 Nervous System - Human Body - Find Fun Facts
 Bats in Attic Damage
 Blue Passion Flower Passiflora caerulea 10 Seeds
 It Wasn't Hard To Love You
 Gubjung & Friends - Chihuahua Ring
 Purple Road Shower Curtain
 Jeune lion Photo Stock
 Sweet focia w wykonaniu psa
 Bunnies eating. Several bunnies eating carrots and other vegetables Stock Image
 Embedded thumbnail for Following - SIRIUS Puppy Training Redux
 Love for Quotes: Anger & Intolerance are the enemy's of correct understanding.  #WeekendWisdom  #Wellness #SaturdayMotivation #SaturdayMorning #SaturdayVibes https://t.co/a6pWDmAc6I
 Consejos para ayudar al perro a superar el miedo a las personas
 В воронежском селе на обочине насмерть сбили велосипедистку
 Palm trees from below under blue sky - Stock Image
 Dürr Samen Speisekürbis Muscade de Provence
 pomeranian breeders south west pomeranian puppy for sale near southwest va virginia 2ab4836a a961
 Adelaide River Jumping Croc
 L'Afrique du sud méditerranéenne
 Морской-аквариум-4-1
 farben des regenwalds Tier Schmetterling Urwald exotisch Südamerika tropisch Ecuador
= = = =
§ **The task**: Output the lines above between the one holding "Sweet focia w wykonaniu psa" and the one holding "Consejos para ayudar", inclusive, with nothing before or after them.

§ **Answer box**:
 Sweet focia w wykonaniu psa
 Bunnies eating. Several bunnies eating carrots and other vegetables Stock Image
 Embedded thumbnail for Following - SIRIUS Puppy Training Redux
 Love for Quotes: Anger & Intolerance are the enemy's of correct understanding.  #WeekendWisdom  #Wellness #SaturdayMotivation #SaturdayMorning #SaturdayVibes https://t.co/a6pWDmAc6I
 Consejos para ayudar al perro a superar el miedo a las personas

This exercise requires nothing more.